A machine specifically for meshing?

Allen_ · July 2, 2020, 17:01

My basic problem is that I have a little cluster that seems is able to solve much more than I'm able to mesh. Each node is 24 cores and 128GB ram, and I just dropped a graphics card in the first node and do most of my meshing on it via Parsec. I'm trying to really crank up the resolution of some of my models but I seem to be running out of ram, so I've decided to build a "workstation node" specifically for this problem, but this is something I'm having a hard time finding specific information for. Certainly there's some disconnect between "what makes a good CFD machine" and "what makes a good meshing machine," but where exactly do the differences lie?
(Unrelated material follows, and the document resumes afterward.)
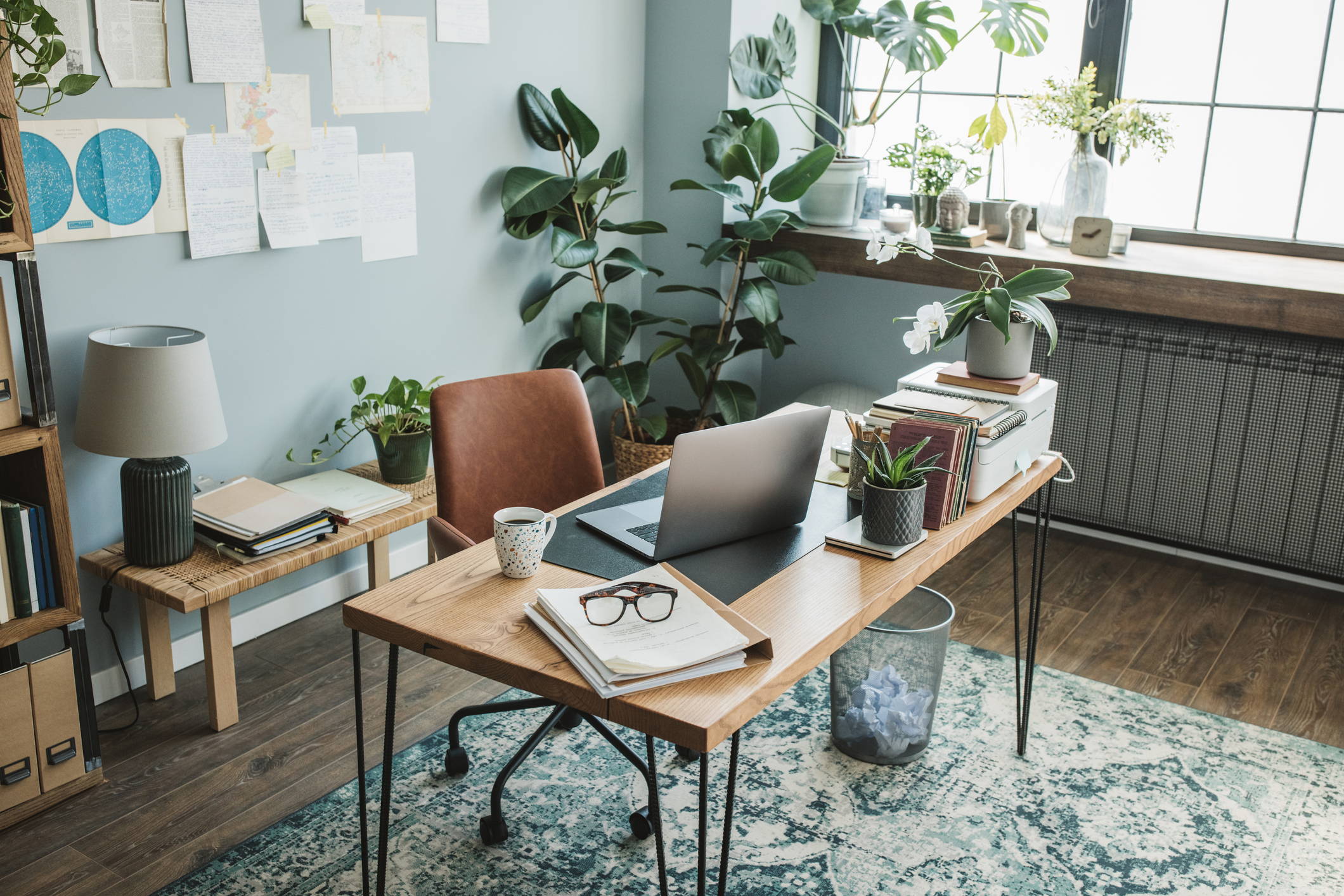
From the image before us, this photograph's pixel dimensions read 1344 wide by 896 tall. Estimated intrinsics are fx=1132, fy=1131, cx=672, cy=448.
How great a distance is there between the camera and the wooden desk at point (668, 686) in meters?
1.54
Obviously the CFD work is directly dependent on memory bandwidth, but is mesh generation? It can certainly use lots of memory, but is the memory performance critical in the same way that it is during solving?

OK, suppose you had access to a small cluster comprised of numerous but lower clocked compute nodes, and all of your CAD work is well-handled by w-laptop/dock stations. You'd need to build a machine that can generate larger meshes in a reasonable amount of time, so what do you look for?

To start with I'd assume that you'd want ECC memory just for reliability... we wouldn't want instances where we come back in the following day to find failed meshes and wondering why when there was nothing actually wrong with the setup. And what about memory channels? In CFD we know that more is better, but is it that important in mesh generation? I know I need a lot of ram, but for instance would a fast cpu(let's say 8 cores) and 256GB over two channels be slower than a cheaper, slower(but also 8 cores) cpu with the same amount of ram over four channels?

As for CPU selection, we know that TR is a bad buy for solving CFD, but would it be an ideal chip for meshing? If the number of memory channels isn't important(or is it???) and ECC isn't important(again, ???), then would the 8 core Ryzen chips like the 3800X make for good meshing?

I'd appreciate anyone who knows or has any insights to chime in. System selection in this forum seems to be centered on the solving aspect of CFD. However, it seems that in many cases different parts of the problem are done on different computers, so it follows that different systems would be better optimized for these different tasks. I just don't see where it's ever discussed here, and there are very few places to look that have the same kind of knowledge base as this forum.

flotus1 · July 2, 2020, 18:52

Having developed both CFD solvers and grid generators, I feel qualified to make an educated guess.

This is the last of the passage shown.